▶ [Teks]:
● ● ● ● ● ● ●
Nama : Hendah Lahyunita K
Kelas : 2EB08
NPM :
23211278
POSTING 10 : JURNAL ANTI MONOPOLI
UPAYA
KEBERATAN DAN PEMERIKSAAN TAMBAHAN DI DALAM
PROSES
PENYELESAIAN PERKARA PERSAINGAN USAHA
MENURUT
UNDANG-UNDANG NOMOR 5 TAHUN 1999 TENTANG
LARANGAN
PRAKTEK MONOPOLI DAN PERSAINGAN USAHA
TIDAK
SEHAT (STUDI KASUS PUTUSAN PERKARA KARTEL
MINYAK
GORENG NOMOR 3/KPPU/2010/PN.JKT.PST)
FIKRI
HAMADHANI
UNIVERSITAS
INDONESIA
2.4. Hukum Acara
di Komisi Pengawas Persaingan Usaha.
Hukum Acara di
KPPU telah diberlakukan sejak KPPU berdiri. Hukum acara ini telah mengalami
sekali perubahan dari SK Nomor 05/KPPU/KEP/IX/2000 tentang tata cara
penyampaian laporan dan penanganan dugaan penyelenggaraan Terhadap Undang-Undang
Nomor 5 Tahun 1999 menjadi Peraturan Komisi Nomor 1 Tahun 2006 tentang Tata
Cara Penanganan Perkara di KPPU yang telah berlaku efektif sejak tahun 2006. Terhadap
peraturan tersebut kini telah kembali diperbarui dengan Peraturan Komisi Nomor
1 Tahun 2010 tentang Tata Cara Penanganan Perkara di KPPU.
Pada prinsipnya
dalam penanganan perkara hukum persaingan usaha, terdapat tiga aspek hukum yang
berkaitan yakni perdata, administrasi negara, dan pidana. Mengenai aspek
perdata dan administrasi negara, diatur dalam pengaturan pasal Undang-Undang
Nomor 5 Tahun 1999. Sedangkan dalam aspek pidana, dalam penerapannya berdasar
pada KUHAP.
Wewenang KPPU
antara lain menangani dugaan pelanggaran Undang-undang Nomor 5 Tahun 1999
berdasarkan laporan masyarakat yang dirugikan atau inisiatif setelah mengetahui
adanya pelanggaran undang-undang persaingan usaha. Dalam hal
mendapatkan keyakinan, maka KPPU harus memastikan tentang ada atau tidaknya
perbuatan yang menyebabkan terjadinya praktek monopoli atau persaingan usaha.
Sudah menjadi
tugas dari majelis komisi untuk melakukan penyelidikan apakah suatu hubungan
hukum yang menjadi dasar dari laporan dugaan mengenai ada atau tidaknya
pelanggaran yang dilakukan terhadap Undang-Undang Nomor 5 tahun 1999.
● ● ● ● ● ● ●
▶ [Data]:
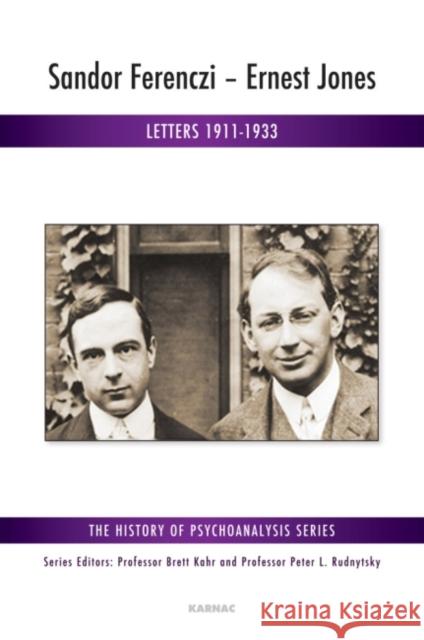 Sandor Ferenczi - Ernest Jones: Letters 1911-1933 Ferenc Eros 9781780491769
● ● ● ● ● ● ●
▶ [Rincian Latihan]:
Tuliskan kembali tanpa perubahan bagian teks tentang hukum acara KPPU dari "Pada prinsipnya" sampai "atau persaingan usaha.".

▶ [Jawaban Tugas]:
Pada prinsipnya
dalam penanganan perkara hukum persaingan usaha, terdapat tiga aspek hukum yang
berkaitan yakni perdata, administrasi negara, dan pidana. Mengenai aspek
perdata dan administrasi negara, diatur dalam pengaturan pasal Undang-Undang
Nomor 5 Tahun 1999. Sedangkan dalam aspek pidana, dalam penerapannya berdasar
pada KUHAP.
Wewenang KPPU
antara lain menangani dugaan pelanggaran Undang-undang Nomor 5 Tahun 1999
berdasarkan laporan masyarakat yang dirugikan atau inisiatif setelah mengetahui
adanya pelanggaran undang-undang persaingan usaha. Dalam hal
mendapatkan keyakinan, maka KPPU harus memastikan tentang ada atau tidaknya
perbuatan yang menyebabkan terjadinya praktek monopoli atau persaingan usaha.